Você pega o trem azul e o sol na cabeça. É a rotina normal de quem chacoalha num trem da Central. Há quem reconheça nosso esforço diário de luta, lembrando que a massa que faz o pão vale a luz do seu suor.
O grande barato da poesia é a proeza do poeta em tornar mais lírica e bela a vida das pessoas. O que seria de nós não fossem os poetas tão empenhados e dedicados a retratar da forma mais sublime e reluzente a rua onde a gente mora, a máquina que a gente impulsiona, os conflitos que a gente engole a seco, as tempestades que nos abraça.
Eu fico cantarolando as toadas do Lô Borges, que deixou rastros de beleza espalhados por onde andou, e agora também um punhado de tristeza entre nós, e bate aquela saudade dos tempos em que havia poetas em cada esquina, aos montes até virar um clube.
Se cheguei a reclamar do meu fardo algum dia, foi mal. É que às vezes eu até esquecia que tinha um fundo musical na vida que a gente levava, de tanta gente cantando com poesia tudo que eu imaginava fazer naquela época. Não é pra me gabar, não, mas, minha geração é privilegiada.
Já vai longe quando ouvi “Travessia” pela primeira vez, só descobrindo muito tempo depois a revolução que isso causou. Até hoje eu me vejo cantarolando que meu caminho é de pedra, de tanto o Bituca invadir minha mente.
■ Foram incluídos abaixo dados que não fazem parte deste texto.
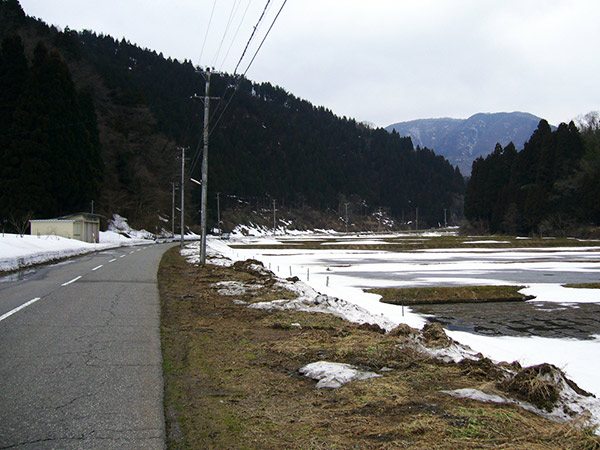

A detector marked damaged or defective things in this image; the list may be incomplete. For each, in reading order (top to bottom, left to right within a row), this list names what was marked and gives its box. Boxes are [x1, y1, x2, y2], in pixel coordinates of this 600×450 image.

cracked pavement [1, 244, 176, 448]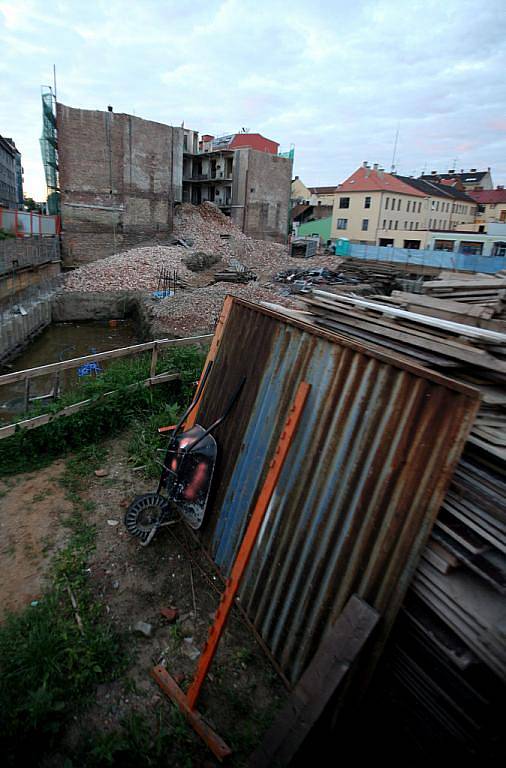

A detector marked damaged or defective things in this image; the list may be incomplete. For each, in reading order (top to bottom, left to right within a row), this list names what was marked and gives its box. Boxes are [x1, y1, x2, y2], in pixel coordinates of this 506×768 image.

Foi minha primeira imersão na música de fato. Milton Nascimento foi o carro-chefe de todo o repertório que se criou no meu círculo de crescimento e evolução junto com matemática, história, química e biologia, até que apareceu Elis Regina no meu dial junto com Gilberto Gil, Caetano, Gal, Rita Lee, além do Beto Guedes, 14 Bis e Flávio Venturini. Essa turma era a playlist do nosso baile. Sim, minha geração curtia baile de MPB, sim, senhor. O meu era na matinê do Olaria, tirava onda.
Mas, na década de 80 surgiram umas figuras que até hoje habitam o meu imaginário. Do mesmo pé que brotou a nata da MPB nasceu o Djavan, o Guilherme Arantes e a Marina Lima. Esse trio bagunçou o meu coreto de vez. Era como se minha juventude tivesse um LP só com trilhas sonoras das minhas crises de identidade, meus complexos, das minhas descobertas, meus amores e paixões, tudo junto, misturado e divididos em lado A e lado B. Tenho comigo até hoje as lembranças do que eu era.
Agora, fica a tristeza de ver essa turma partindo antes do tempo, porque ainda dava para produzir mais, eles nunca param. Era bacana vê-los trabalhando com artistas da nova geração, ampliando ainda mais a influência musical de mais e mais gerações de novos músicos com novos públicos, diversificando a música popular brasileira para que ela projete nas novas gerações a mesma satisfação que a gente teve nos bailes da vida.